Supplementary Figure S1 online illustrates how the use of SNP test panels may result in different types of intermediate and final outcomes, including adverse events.
The methods and findings of the review up to October 2011 were reported in an AHRQ Evidence Report.25 Here, we update this review with evidence up to April 2013.
Methods
With the input of a technical expert panel, we divided the research questions into a series of subquestions (Supplementary Appendix SI online) and developed a protocol following AHRQ guidelines26 to guide the identification and assembly of evidence to address them. A review protocol was developed and peer reviewed before commencing the review.
Data sources
Standard systematic review methodology was applied. MEDLINE, Cochrane CENTRAL, Cochrane Database of Systematic Reviews, and EMBASE databases were searched from their inception to April 2013, inclusive (Supplementary Appendix SII online).
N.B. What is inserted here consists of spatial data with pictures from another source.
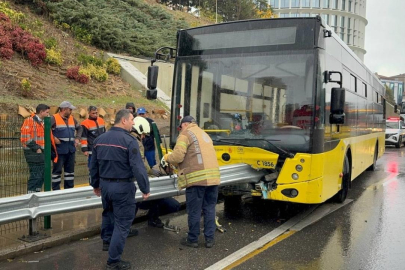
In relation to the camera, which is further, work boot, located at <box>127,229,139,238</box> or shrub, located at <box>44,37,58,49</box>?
Answer: shrub, located at <box>44,37,58,49</box>

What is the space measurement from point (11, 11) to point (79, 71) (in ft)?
12.2

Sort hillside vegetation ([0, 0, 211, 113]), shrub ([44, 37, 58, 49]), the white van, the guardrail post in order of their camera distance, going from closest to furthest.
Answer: the guardrail post → hillside vegetation ([0, 0, 211, 113]) → shrub ([44, 37, 58, 49]) → the white van

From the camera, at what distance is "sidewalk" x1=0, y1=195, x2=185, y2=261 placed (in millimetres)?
5293

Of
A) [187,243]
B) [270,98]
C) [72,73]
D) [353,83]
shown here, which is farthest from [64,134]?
[72,73]

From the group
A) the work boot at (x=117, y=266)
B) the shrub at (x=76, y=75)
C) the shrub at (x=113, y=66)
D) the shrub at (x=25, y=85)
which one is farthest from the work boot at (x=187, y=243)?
the shrub at (x=113, y=66)

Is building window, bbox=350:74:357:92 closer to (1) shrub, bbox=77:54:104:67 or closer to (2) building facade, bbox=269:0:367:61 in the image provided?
(1) shrub, bbox=77:54:104:67

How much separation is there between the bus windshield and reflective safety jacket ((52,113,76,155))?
2094mm

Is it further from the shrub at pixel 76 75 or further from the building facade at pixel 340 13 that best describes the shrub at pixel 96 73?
the building facade at pixel 340 13

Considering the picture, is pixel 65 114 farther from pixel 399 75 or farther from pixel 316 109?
pixel 399 75

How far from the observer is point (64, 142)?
7.52 m

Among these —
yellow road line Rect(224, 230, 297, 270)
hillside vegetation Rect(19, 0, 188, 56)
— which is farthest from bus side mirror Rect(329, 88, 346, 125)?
hillside vegetation Rect(19, 0, 188, 56)

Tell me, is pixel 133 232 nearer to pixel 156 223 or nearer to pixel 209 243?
pixel 156 223

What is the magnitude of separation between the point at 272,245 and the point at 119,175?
2509 mm

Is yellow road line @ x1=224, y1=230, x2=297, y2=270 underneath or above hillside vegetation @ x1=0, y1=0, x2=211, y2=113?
underneath
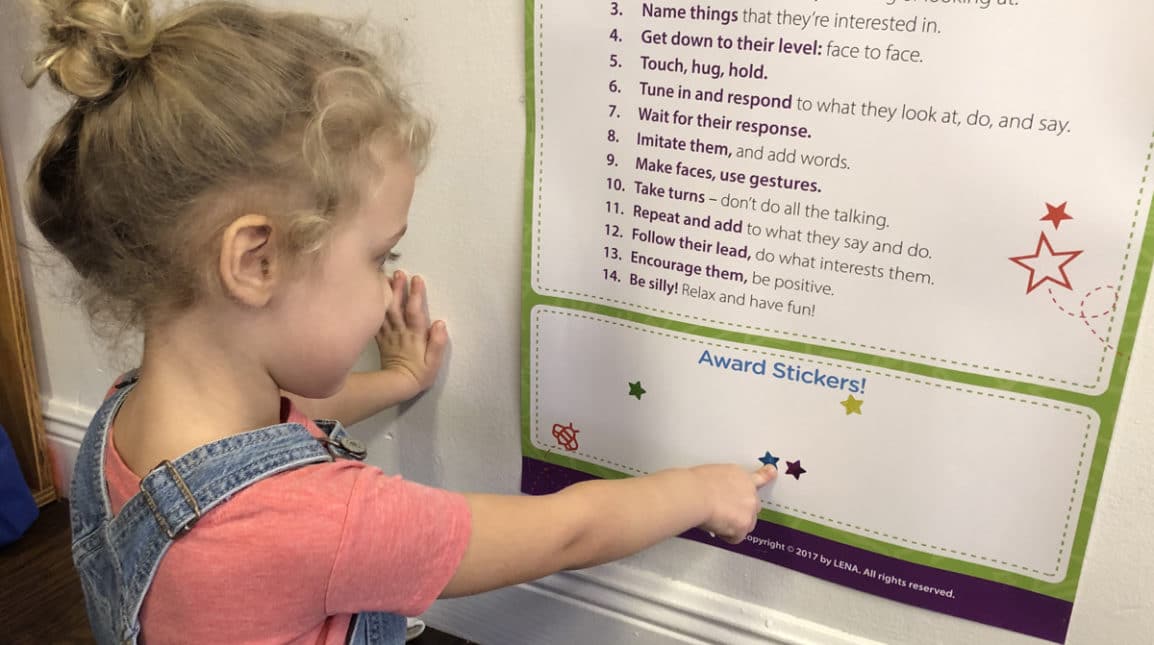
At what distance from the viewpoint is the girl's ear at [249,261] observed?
0.60 m

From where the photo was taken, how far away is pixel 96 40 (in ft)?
1.93

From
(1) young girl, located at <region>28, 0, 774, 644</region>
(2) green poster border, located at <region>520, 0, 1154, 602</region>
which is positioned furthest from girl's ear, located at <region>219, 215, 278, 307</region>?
(2) green poster border, located at <region>520, 0, 1154, 602</region>

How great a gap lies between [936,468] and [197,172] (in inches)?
24.8

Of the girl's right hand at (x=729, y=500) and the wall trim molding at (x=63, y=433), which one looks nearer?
the girl's right hand at (x=729, y=500)

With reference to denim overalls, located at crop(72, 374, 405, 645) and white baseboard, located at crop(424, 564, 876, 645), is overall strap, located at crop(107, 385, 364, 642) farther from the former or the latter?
white baseboard, located at crop(424, 564, 876, 645)

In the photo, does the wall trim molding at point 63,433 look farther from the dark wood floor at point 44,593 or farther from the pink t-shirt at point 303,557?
the pink t-shirt at point 303,557

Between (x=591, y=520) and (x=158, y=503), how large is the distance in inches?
12.4

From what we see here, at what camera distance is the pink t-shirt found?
23.9 inches

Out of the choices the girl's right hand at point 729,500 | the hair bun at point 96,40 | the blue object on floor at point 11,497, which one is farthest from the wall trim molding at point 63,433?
the girl's right hand at point 729,500

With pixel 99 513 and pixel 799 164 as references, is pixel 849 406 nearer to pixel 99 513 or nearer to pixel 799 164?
pixel 799 164

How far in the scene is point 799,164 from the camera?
75cm

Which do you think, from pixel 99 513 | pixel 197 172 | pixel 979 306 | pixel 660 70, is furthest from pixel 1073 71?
pixel 99 513

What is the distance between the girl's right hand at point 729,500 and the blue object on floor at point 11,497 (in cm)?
104

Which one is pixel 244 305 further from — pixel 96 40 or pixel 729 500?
pixel 729 500
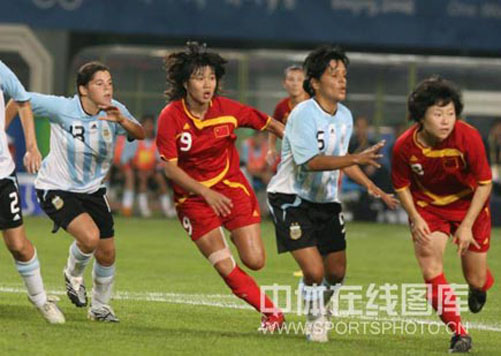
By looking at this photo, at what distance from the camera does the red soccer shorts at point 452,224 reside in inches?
396

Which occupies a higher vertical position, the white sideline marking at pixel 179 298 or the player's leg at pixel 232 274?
the player's leg at pixel 232 274

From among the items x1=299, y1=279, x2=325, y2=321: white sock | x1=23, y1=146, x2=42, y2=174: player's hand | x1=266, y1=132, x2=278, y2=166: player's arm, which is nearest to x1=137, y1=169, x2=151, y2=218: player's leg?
x1=266, y1=132, x2=278, y2=166: player's arm

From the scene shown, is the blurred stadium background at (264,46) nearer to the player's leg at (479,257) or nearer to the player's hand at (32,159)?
the player's leg at (479,257)

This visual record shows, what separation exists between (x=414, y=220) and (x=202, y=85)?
1952mm

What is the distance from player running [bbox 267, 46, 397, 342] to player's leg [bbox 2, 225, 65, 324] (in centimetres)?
178

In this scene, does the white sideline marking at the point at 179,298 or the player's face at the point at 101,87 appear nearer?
the player's face at the point at 101,87

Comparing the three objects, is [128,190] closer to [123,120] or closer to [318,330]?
[123,120]

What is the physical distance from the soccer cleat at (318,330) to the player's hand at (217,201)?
3.29ft

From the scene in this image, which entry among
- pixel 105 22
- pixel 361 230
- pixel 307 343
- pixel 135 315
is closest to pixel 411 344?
pixel 307 343

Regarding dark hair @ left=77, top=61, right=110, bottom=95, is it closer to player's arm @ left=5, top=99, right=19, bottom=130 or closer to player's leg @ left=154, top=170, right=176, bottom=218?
player's arm @ left=5, top=99, right=19, bottom=130

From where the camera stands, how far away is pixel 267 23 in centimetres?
2781

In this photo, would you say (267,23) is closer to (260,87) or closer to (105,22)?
(260,87)

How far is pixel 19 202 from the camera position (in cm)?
1039

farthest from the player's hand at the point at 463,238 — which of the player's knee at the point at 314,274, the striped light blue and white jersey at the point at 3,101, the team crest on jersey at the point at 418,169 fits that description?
the striped light blue and white jersey at the point at 3,101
The websites of relevant specialty societies and organizations were searched, as well as the reference lists of eligible studies.
Eligibility criteria
To be eligible, studies had to have been published in English and report evaluation of the application of SNP analysis to human populations. The SNP analysis had to be across more than one gene and be commercially available, and at least one of the gene variants included in the panel must have been validated in a GWA study. The commercial availability of a test panel was defined as “a clinical test offered (or soon to be offered) by a certified laboratory, or licensed or certified kit reagent test panels sold for use by clinical service laboratories within continental North America.”25 The criterion of having been validated in a GWA study was imposed because many associations with candidate genes have not been replicated.27 We operationalized this criterion by checking the list of included SNPs against a list developed by reviewing original articles indexed in the National Human Genome Research Institute GWA catalog.28 Validation required observation of association in one or more independent data sets with a significance level of P < 10–5. Panels that included a SNP that was reported to be in linkage disequilibrium with a SNP that had been validated in a GWA study were included. Study designs varied by question and case reports; GWA and simulation studies were excluded.
Study selection
Titles, abstracts, and full texts were screened sequentially by two independent reviewers (J.L. and R.C.). Any conflicts were resolved by a third reviewer with content expertise (B.W. or J.B.). Editorials, commentaries, and qualitative studies were excluded. No restrictions were placed on study setting, minimum sample size, or duration of follow-up (further details on eligibility criteria are provided in Supplementary Appendix SIII online, and excluded studies are listed in Supplementary Appendix SIV online).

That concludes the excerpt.